Guide to Cleaning Tile at the Waterline
Waterline pool tiles are one of the easiest (and worst) ways to tell when your water calcium levels are way off – in the form of white or gray deposits, also known as scaling. These can stain and damage your tiles, are a sign of extreme calcium hardness, and may be wreaking havoc on your pool water’s chemical balance. That balance is what helps keep your pool clear, blue, and safe for as long as possible.
If your pool’s waterline tiles are stained white with chalky buildup, removing it can be a pain. Before you start scrubbing, take the time to figure out what kind of buildup you’re dealing with – and gather your cleaning essentials respectively. Read further on how to clean pool tile.
Identifying the Scale
Mineral deposits on your waterline tiles can be identified as either calcium carbonate or calcium silicate depending on their texture and color. The reason this difference matters is because different approaches are needed to remove either.
Calcium carbonate deposits are white, flaky, and easier to remove. They also react to muriatic acid by bubbling up. If you have any muriatic pool acid on-hand, you can use a touch of it to test on the stains and see if it reacts accordingly. This is because muriatic acid, also known as hydrochloric acid, causes calcium carbonate to separate into carbon dioxide (hence the bubbling) and calcium chloride.
Calcium silicate stains and buildup are gray, less flaky, and do not react to the same acid. If the staining has been present on your walls for some time, it becomes much harder to remove. You will need a different set of cleaning tools for grey calcium silicate scaling.
How to Clean Pool Tile
You will need a soft bristled brush, a stiff bristled brush, eye protection and gloves, a bucket, and either some baking soda, cleaning vinegar, or a simple store-bought tile cleaner.
You will also need all your usual pool cleaning equipment, including a skimmer and a pool vacuum.
- Get rid of debris. First things first, begin by removing as much organic matter as you see. Waterline tile grime can be blamed mostly on mineral buildup, but organic matter plays an offending role as well. Use the skimmer and vacuum to go over the surface and floor, run the pump, and clean out the filter.
- Drop your water level. If your main goal for the day is to clean up your waterline tiles, you will want better access to the tiles – and avoid risking your cleaning solution getting washed away before it can do its job. Drain your pool a few inches to make it easier for you to scrub away at the tiles.
- Brush. Start with a stiff brush, unless you have glass tiles. Work in circles, and don’t be afraid to use a little elbow grease. An old toothbrush can work wonders on the grout, if you can’t quite get to it.
- Apply a cleaning solution. After the initial scrub, it’s time to loosen things up further with your cleaning solution. You can either mix baking soda with a few drops of water to make a scrubbing paste, mix water with the vinegar, or apply the tile cleaner. Scrub thoroughly and rinse with water repeatedly.

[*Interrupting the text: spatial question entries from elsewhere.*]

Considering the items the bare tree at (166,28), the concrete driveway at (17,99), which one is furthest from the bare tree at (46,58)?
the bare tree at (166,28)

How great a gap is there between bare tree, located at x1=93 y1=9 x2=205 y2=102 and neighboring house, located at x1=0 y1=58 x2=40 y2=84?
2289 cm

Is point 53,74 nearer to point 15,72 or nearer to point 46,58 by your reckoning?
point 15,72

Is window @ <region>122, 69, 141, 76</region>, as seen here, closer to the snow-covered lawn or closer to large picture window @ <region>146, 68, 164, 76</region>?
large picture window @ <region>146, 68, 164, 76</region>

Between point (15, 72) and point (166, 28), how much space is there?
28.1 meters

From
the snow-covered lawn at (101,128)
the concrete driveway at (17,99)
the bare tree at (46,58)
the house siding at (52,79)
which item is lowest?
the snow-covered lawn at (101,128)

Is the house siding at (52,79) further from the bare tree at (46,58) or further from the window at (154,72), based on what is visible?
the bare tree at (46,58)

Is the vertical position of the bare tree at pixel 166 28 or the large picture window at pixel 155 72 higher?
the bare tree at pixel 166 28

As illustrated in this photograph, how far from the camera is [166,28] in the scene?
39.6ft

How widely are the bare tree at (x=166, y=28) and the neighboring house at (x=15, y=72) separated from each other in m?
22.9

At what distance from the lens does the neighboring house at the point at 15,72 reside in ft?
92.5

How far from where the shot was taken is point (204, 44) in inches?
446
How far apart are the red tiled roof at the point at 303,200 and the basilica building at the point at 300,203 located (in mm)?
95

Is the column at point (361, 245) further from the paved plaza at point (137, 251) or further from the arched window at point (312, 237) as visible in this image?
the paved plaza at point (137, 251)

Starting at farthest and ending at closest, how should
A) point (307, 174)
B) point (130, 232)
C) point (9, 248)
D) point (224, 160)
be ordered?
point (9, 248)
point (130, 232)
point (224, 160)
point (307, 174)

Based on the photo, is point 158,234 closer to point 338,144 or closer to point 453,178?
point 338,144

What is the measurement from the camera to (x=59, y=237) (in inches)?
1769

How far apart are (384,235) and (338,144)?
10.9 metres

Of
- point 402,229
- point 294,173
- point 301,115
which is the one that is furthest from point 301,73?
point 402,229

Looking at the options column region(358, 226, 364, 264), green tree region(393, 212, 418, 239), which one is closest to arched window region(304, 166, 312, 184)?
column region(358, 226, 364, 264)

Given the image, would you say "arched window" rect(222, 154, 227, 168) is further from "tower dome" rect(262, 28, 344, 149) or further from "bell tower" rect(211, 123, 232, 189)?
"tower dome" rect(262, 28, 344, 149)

- Try pumice. If hard bristles and detergent or vinegar aren’t enough to do the trick, you can try using pumice. Pumice is a porous volcanic rock popular for getting rid of mineral deposits in toilet bowls, bathtubs, and other places where calcium deposits build up over time.
What About Floor Tiles?
Some pool floors, steps, and outcroppings (such as Jacuzzis and kiddie pools) are completely encased in pool tiles, and can be stained through any number of ways. Most of the time, the staining occurs on the grout between the tiles rather than the tiles themselves and depending on the color of the stain, you may be dealing with several different issues.

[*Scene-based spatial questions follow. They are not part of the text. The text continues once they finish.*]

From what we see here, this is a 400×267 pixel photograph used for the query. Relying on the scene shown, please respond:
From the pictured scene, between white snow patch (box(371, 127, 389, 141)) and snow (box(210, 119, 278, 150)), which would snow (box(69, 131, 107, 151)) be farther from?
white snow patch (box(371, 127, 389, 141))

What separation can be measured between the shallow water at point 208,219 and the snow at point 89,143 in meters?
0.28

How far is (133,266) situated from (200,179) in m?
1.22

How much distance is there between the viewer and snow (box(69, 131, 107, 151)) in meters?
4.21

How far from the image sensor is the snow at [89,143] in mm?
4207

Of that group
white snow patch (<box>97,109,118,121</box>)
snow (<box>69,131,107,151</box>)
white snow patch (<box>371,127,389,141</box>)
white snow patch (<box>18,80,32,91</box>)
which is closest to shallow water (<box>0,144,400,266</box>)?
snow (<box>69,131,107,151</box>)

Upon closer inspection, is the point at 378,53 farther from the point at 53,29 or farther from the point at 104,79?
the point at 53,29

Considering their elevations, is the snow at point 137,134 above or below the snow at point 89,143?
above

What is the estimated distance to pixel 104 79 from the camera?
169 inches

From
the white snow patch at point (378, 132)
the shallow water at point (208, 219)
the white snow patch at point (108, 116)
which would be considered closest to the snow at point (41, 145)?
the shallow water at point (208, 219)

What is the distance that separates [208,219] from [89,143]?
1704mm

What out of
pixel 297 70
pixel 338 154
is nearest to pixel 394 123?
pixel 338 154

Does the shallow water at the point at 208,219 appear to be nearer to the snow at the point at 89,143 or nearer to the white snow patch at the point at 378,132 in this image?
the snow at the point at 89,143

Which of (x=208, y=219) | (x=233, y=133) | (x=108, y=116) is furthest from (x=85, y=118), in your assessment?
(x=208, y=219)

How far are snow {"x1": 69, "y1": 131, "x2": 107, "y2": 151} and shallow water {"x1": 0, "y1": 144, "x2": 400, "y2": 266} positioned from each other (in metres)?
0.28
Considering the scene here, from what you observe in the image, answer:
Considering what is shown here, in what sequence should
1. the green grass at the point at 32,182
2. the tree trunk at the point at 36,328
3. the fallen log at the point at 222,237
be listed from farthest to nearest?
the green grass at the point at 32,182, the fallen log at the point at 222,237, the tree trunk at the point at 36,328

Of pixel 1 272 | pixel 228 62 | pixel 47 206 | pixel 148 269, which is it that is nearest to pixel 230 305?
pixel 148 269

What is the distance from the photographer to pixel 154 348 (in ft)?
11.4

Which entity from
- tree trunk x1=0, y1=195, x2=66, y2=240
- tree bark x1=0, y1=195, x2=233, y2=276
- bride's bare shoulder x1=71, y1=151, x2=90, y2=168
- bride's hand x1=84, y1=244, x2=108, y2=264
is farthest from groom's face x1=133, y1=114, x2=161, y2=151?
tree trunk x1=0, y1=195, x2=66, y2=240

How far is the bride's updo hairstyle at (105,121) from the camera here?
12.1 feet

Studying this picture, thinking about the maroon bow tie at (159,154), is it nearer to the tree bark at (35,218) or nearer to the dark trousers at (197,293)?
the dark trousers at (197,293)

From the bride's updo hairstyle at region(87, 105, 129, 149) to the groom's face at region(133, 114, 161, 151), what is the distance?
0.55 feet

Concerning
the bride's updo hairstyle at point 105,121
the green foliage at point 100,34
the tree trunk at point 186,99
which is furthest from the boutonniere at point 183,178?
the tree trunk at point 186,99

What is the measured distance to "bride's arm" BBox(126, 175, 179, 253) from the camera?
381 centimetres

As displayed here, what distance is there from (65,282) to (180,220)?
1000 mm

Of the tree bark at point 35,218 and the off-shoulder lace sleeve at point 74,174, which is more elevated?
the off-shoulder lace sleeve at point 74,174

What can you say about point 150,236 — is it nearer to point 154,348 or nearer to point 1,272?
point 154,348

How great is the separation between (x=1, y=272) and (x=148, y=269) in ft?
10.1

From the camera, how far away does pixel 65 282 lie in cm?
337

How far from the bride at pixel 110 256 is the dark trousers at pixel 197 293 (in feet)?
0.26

Pool stains underneath the surface can be categorized as either organic (decayed berries, leaves, or algae) or inorganic (mineral and metal deposits from the municipal water, certain chemicals, or soil carried in by the weather).
You can get a general idea of the likely cause of the stain through its color. Certain metals have very distinct colors when they cause stains on grout and tiles, such as brown-red staining for rust and iron, or a purple black stain for manganese. However, these stains could also indicate old organic matter like leaves and berries. The latter is only possible if you’ve got berry shrubs and overhanging trees in your pool, though.
Organic stains are treated with chlorine-based spot cleaning, by slowly letting some of the chlorine sink onto the stain before gently scrubbing it away. Inorganic stains can be treated with a scrub and a metal sequestrant to capture and clump the metallic and mineral deposits after they’ve been knocked loose from the grout or tile.
If your tile stains have become a much bigger problem, you might need to call for professional help. Some stains can only be tackled by completely draining a pool and giving the walls and floor a thorough scrub and wash, in some cases even an acid wash (which is exactly what it sounds like).
Consistent Maintenance is Key
As with most common pool nuisances, excessive calcium buildup and scaling can be avoided through weekly maintenance. The most reliable indicators of potential scaling are your pool’s alkalinity and calcium hardness.
Bringing a sample of your pool water to your nearest pool experts can help them determine what your pool needs to avoid or reduce scaling in the long-term, and help you save both time and money. Getting professional help can also mean access to different options for cleaning – professional pool cleaners make use of pressure washers and special equipment to clean up your waterline tiles, without damaging them.